To: gao seng who wrote (190966)10/11/2001 10:10:16 AM
From: TigerPaw  Respond to of 769667
 
Here's something you can do to help your country, join the border patrol.

Border Patrol may lose a third of agents to air marshal force
By Alison Gregor

San Antonio Express-News

Thursday, October 11, 2001

BROWNSVILLE -- Union officials say the U.S. Border Patrol faces a catastrophic loss of agents, with as many as one-third of the force that guards the nation's frontiers looking for new jobs as air marshals.

Among the marshals hired when the Federal Aviation Administration first posted new openings on Sept. 19 were 26 agents from the McAllen Border Patrol sector, a union official said. They start work Monday.

Many more may leave.

"We have guys that applied the second day that haven't even been called yet for interviews," said Scott Avery, president of the McAllen sector's union, the American Federation of Government Employees Local 3307.

Avery said a survey of agents suggested that more than 3,000 may have applied for jobs as air marshals.

A San Diego union official said a random poll of 140 Border Patrol agents recently concluded that 77 percent were actively looking for other jobs; another 9 percent probably were looking.

___

- **REQUIRED TASKS**
1) Print everything in the Border Patrol article from "Among the marshals" down to "for jobs as air marshals.".
2) List every figure the Border Patrol article gives for the number or share of Border Patrol agents.
The lines after the Border Patrol article play no part in this work.

- **INFORMATION PROVIDED**

___

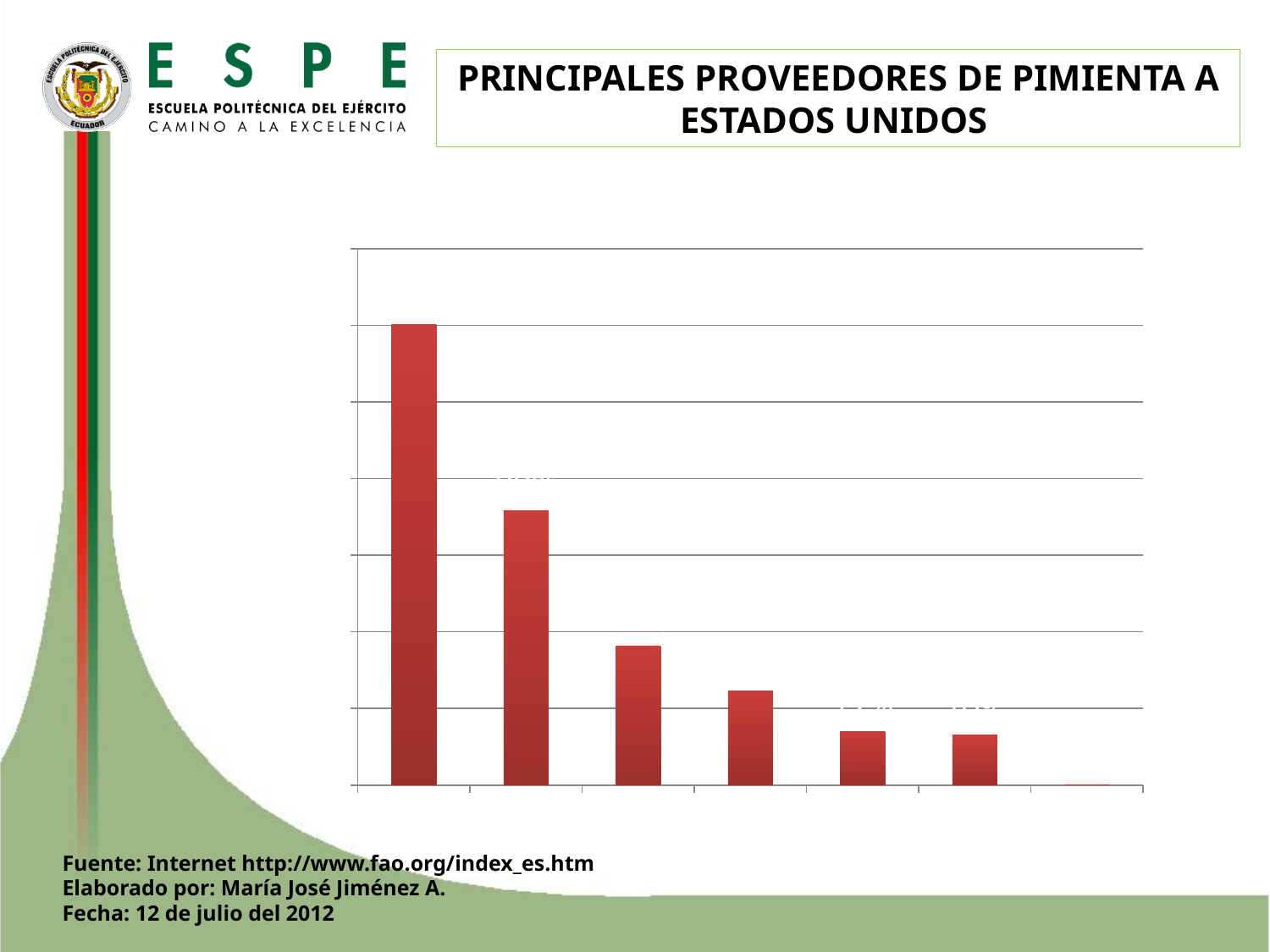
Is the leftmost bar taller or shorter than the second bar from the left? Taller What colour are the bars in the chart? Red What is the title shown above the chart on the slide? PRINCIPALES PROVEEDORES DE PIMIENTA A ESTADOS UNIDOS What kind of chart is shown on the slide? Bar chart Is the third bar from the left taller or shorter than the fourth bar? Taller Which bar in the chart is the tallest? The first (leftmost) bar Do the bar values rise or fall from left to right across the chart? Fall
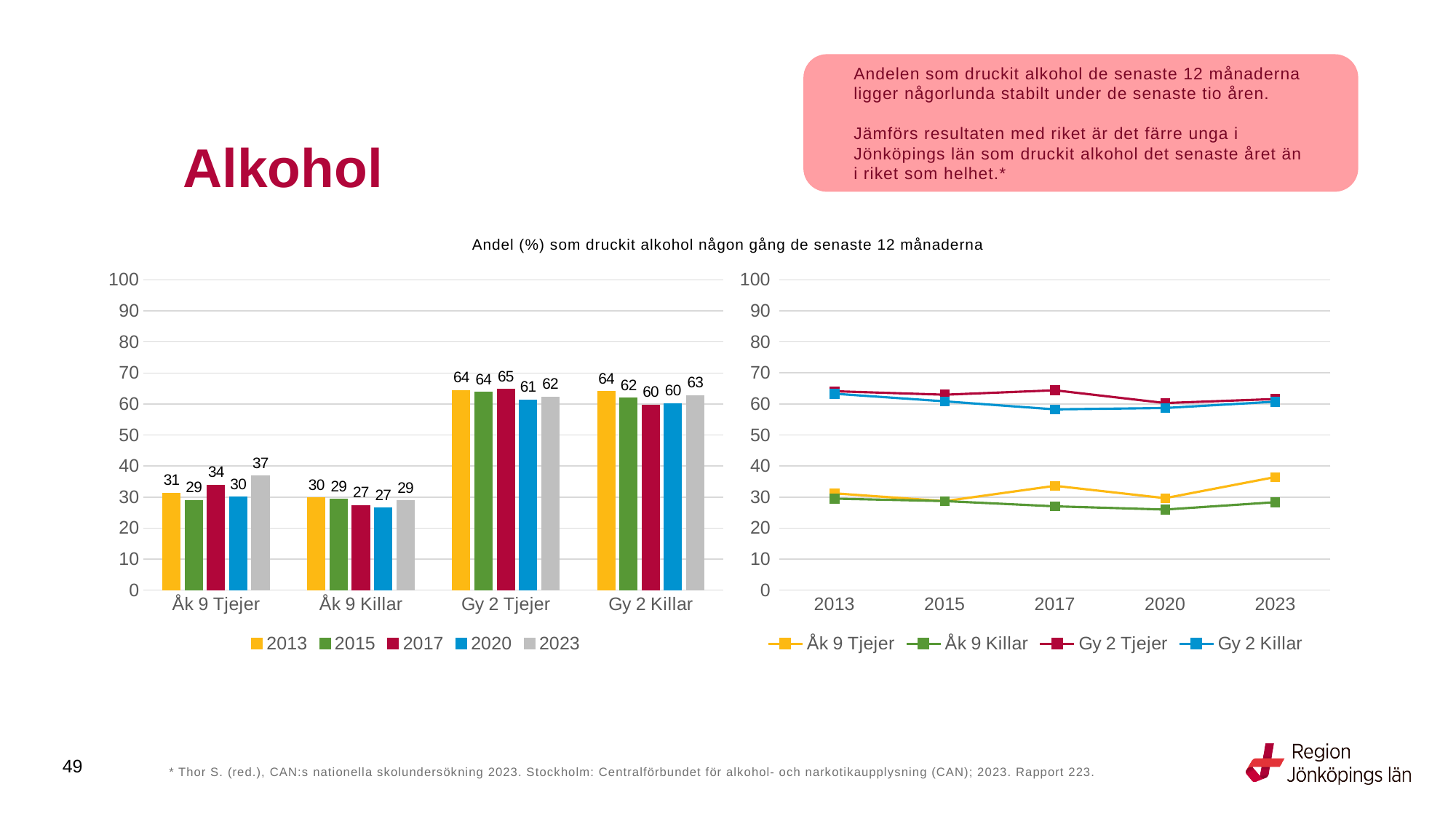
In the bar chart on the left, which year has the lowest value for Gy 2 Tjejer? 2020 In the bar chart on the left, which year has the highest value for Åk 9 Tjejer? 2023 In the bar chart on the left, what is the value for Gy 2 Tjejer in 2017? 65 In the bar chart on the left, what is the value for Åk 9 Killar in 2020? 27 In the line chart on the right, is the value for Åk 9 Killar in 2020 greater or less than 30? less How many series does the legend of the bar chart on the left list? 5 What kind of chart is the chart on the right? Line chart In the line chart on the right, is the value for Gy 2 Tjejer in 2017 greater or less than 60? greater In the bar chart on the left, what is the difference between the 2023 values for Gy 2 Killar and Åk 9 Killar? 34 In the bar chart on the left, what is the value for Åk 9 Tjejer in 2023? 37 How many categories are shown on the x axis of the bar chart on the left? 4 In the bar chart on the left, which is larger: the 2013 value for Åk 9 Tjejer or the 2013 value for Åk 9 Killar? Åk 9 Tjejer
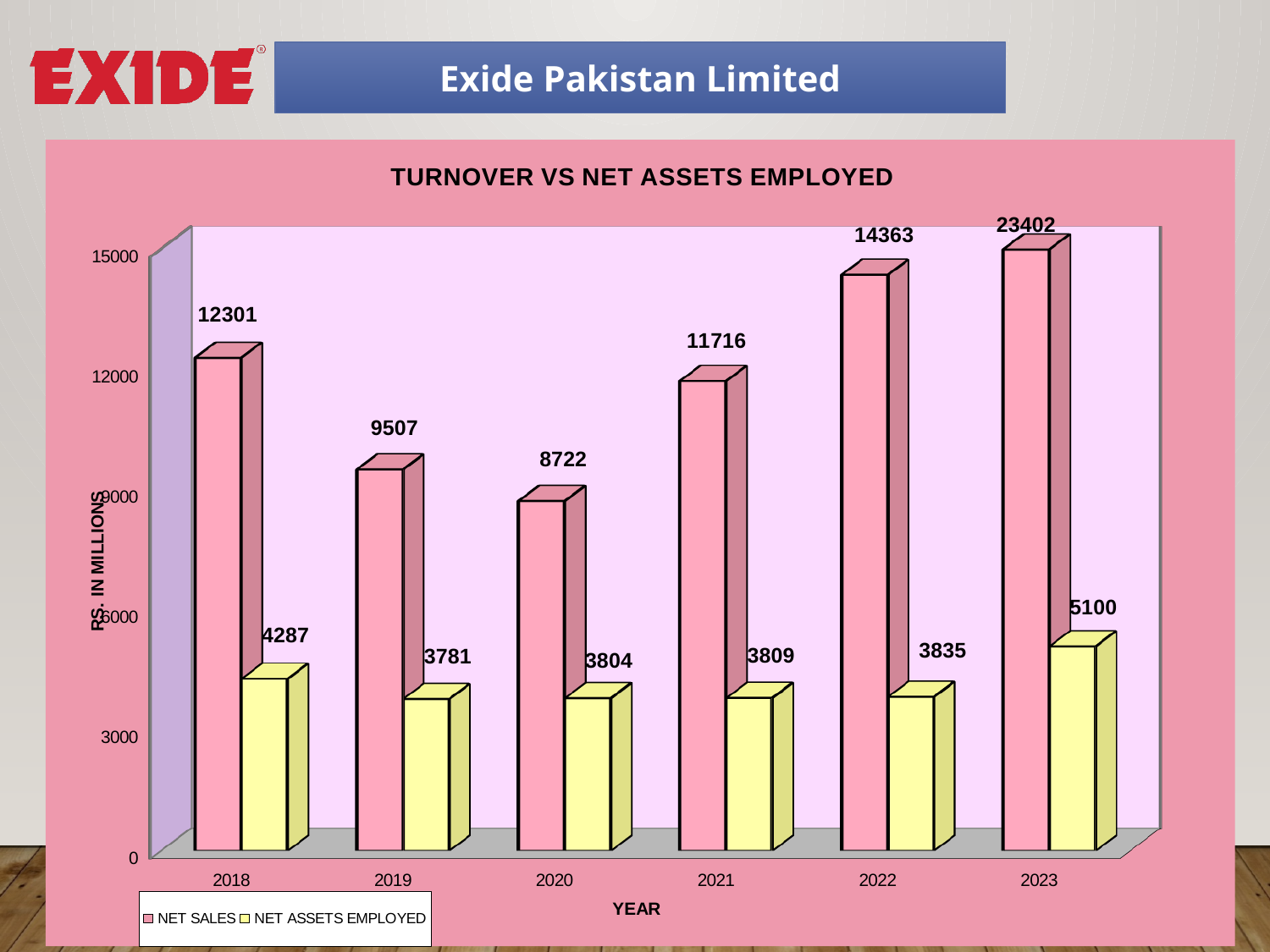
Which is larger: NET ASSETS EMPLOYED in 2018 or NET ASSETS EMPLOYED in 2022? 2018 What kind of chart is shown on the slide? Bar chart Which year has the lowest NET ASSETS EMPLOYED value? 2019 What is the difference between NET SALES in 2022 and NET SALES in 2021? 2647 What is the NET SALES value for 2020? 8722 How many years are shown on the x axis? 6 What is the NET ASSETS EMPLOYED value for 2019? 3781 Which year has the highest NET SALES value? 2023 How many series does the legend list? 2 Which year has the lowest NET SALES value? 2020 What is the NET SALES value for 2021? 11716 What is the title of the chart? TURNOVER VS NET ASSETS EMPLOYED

___

- **RESPONSES BY TASK**
1)
Among the marshals hired when the Federal Aviation Administration first posted new openings on Sept. 19 were 26 agents from the McAllen Border Patrol sector, a union official said. They start work Monday.

Many more may leave.

"We have guys that applied the second day that haven't even been called yet for interviews," said Scott Avery, president of the McAllen sector's union, the American Federation of Government Employees Local 3307.

Avery said a survey of agents suggested that more than 3,000 may have applied for jobs as air marshals.

2)
- as many as one-third of the force
- 26 agents from the McAllen Border Patrol sector
- more than 3,000
- 140 Border Patrol agents
- 77 percent
- 9 percent